PHOSPHORYLATION DYNAMICS OF TOLL-LIKE RECEPTOR SIGNALING

Alternative title: DECODING THE PHOSPHORYLATION SIGNATURE OF TOLL-LIKE RECEPTOR SIGNALING

Awarded: NOK 8.4 mill.

Innate immune system is the first important barricade of microbial threats such as infection by pathogens such as viruses and bacteria. In addition, they also sense for danger signals arising from dead cells that needs to be cleared without triggering any unwanted inflammation. Our immune system performs this surveillance by multiple cell types of which macrophages are one of the most central is executing these specialized tasks. These cells contain a number of sensor proteins that constantly police our body for pathogens. Once they see a pathogen or a danger signal, the sensor alarms the system to prepare the body for attacking the pathogen leading to various symptoms of inflammation that ultimately leads to clearance of the pathogen. At the same time, it is crucial to turn off this response so that the body comes to a normal state. Any failure in this information flow can be harmful for the body and can lead to several inflammatory diseases.

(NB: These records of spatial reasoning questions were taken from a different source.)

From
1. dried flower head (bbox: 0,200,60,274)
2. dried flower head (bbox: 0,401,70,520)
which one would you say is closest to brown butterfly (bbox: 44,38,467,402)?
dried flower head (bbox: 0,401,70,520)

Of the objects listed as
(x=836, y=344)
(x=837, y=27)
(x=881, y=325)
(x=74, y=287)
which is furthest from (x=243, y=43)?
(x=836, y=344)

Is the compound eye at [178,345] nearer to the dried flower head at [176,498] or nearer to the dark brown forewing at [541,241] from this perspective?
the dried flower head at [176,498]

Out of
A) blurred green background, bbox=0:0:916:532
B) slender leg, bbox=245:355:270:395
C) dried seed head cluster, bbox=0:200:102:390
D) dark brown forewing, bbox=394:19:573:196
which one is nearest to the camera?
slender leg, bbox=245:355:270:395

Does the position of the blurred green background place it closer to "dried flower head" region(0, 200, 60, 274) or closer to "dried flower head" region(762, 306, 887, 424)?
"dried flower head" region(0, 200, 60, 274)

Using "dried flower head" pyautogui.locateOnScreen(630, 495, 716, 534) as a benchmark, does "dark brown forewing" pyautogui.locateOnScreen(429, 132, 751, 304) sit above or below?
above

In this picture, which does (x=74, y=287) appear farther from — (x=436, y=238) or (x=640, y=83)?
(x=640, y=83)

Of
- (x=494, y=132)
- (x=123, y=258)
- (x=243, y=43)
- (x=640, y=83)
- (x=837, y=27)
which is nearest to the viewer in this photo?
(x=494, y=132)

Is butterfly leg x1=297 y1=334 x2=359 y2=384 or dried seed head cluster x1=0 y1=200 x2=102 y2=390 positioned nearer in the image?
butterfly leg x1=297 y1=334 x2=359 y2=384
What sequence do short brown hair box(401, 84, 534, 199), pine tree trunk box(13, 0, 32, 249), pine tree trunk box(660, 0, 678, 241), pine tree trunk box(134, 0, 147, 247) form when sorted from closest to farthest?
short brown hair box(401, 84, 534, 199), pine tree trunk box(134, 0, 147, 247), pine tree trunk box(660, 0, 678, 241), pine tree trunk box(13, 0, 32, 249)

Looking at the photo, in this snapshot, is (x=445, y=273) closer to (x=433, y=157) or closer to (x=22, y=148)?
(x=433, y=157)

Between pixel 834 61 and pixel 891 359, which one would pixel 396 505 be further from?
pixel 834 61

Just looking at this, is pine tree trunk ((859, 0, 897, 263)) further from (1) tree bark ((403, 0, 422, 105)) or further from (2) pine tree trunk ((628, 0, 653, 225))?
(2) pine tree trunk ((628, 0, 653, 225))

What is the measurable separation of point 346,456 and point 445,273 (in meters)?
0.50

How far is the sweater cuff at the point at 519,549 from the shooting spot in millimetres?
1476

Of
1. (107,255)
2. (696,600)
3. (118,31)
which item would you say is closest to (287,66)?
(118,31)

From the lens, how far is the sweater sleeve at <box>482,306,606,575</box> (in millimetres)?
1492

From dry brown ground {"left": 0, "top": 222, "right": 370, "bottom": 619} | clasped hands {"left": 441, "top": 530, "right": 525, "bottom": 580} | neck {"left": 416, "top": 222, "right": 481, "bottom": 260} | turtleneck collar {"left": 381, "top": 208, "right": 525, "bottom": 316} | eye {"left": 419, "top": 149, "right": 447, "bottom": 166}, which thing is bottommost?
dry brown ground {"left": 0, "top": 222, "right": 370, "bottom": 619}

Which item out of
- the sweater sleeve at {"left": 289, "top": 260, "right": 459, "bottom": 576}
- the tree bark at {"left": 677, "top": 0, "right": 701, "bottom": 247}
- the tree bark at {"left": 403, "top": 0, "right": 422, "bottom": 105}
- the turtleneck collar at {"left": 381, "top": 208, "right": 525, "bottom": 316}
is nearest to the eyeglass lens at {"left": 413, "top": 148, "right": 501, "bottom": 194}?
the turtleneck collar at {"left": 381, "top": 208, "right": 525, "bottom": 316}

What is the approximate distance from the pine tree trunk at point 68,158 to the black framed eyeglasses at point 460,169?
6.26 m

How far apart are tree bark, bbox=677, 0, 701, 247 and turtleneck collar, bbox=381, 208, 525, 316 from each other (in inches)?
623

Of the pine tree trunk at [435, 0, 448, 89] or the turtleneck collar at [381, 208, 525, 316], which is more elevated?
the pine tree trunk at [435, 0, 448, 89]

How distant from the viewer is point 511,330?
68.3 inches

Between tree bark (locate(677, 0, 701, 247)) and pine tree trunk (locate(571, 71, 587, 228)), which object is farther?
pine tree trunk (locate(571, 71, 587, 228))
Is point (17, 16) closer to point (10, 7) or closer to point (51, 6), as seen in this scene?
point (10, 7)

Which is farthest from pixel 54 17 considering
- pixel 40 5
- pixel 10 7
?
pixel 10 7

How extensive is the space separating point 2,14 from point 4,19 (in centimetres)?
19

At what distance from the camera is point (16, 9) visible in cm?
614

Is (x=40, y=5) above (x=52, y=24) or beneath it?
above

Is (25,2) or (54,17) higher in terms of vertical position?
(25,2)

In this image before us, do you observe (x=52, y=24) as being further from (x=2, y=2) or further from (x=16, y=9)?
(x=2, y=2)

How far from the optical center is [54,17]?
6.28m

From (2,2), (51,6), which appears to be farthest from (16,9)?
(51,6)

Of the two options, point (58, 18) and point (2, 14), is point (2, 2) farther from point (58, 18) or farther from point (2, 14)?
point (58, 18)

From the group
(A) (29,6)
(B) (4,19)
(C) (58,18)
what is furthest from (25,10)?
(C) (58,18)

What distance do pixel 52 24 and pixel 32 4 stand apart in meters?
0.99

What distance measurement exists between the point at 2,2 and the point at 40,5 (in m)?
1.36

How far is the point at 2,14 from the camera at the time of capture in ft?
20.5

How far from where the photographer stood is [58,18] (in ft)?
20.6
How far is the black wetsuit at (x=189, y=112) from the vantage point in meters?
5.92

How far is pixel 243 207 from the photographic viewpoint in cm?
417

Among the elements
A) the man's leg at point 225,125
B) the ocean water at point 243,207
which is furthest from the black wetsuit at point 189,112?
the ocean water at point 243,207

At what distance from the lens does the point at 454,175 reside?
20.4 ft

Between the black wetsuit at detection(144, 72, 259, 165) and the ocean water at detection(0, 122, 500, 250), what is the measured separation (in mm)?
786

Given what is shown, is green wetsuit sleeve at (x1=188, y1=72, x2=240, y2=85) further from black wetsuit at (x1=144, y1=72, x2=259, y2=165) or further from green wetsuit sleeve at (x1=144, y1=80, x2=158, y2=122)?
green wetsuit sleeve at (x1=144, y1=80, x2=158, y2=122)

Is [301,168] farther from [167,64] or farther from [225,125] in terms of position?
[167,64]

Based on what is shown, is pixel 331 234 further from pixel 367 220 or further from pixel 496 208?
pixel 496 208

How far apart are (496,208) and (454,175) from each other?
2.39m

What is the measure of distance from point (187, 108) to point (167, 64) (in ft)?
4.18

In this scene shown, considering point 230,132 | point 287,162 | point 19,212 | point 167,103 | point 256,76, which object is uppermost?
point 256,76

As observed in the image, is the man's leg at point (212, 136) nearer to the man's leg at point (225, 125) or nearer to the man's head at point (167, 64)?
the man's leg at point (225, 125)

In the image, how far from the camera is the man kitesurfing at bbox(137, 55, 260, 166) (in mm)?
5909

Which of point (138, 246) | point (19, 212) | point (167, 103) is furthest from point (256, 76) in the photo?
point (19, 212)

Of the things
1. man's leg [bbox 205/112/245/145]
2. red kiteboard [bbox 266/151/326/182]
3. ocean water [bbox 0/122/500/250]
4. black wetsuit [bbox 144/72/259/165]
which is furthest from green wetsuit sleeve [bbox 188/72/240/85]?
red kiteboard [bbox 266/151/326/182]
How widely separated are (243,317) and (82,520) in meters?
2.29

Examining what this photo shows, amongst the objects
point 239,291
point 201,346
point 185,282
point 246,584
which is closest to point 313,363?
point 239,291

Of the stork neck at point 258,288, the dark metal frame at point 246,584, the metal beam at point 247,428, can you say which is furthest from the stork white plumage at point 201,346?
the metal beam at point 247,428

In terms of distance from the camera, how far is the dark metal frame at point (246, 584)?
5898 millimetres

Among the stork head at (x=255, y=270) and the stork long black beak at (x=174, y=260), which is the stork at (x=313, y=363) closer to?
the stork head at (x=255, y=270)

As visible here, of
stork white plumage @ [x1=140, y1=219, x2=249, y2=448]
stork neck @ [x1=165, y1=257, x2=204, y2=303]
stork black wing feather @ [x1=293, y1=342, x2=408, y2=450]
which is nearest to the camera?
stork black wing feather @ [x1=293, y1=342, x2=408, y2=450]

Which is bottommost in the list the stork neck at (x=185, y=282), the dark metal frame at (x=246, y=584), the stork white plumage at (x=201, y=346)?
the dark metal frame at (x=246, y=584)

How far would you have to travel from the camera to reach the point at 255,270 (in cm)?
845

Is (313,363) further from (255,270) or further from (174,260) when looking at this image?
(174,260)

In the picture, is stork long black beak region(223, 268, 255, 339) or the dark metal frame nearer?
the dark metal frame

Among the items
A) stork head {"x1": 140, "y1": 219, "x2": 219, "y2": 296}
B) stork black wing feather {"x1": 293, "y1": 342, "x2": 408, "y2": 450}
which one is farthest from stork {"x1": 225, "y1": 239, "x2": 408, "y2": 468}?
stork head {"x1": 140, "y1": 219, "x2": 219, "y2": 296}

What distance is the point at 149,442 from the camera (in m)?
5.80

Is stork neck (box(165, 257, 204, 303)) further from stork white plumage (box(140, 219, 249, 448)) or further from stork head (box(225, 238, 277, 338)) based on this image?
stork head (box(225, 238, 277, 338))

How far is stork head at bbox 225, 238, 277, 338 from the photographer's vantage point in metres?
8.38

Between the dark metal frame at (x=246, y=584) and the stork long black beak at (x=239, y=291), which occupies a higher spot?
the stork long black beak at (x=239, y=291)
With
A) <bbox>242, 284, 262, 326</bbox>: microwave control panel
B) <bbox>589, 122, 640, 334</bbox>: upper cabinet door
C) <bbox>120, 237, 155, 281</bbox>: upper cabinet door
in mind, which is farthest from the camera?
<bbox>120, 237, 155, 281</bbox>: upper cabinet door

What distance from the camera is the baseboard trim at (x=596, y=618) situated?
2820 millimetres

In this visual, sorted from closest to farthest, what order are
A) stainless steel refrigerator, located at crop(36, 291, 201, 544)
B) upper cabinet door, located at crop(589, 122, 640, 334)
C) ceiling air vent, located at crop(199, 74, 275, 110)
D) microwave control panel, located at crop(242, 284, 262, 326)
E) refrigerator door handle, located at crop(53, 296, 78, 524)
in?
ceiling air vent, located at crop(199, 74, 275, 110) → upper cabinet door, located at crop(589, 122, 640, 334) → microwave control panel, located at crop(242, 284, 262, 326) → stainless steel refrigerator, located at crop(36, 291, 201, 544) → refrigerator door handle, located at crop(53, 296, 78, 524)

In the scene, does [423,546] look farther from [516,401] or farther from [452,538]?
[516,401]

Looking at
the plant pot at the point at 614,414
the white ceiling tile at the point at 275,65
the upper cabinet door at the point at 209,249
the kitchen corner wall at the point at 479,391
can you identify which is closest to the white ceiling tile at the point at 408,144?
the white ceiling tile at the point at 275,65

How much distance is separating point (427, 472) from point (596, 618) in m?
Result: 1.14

One of the key components in this information flow are reversible chemical modifications of the proteins in these immune cells. Addition of phosphate group to proteins - called phosphorylation (one of the major chemical modifications), is critical for several steps in this information flow. In this study, we are applying cutting-edge approaches to decode how specific phosphorylation events dictate the type and outcome of the immune cell upon sensing a danger signal. So far, our experiments has verified our hypothesis that there is indeed a type-specific outcome and we are continuing this on a larger scale. We have also identified a new gene that is necessary for the resolution of the inflammation. We are currently performing some focused studies to understand the mechanism behind the function of this gene.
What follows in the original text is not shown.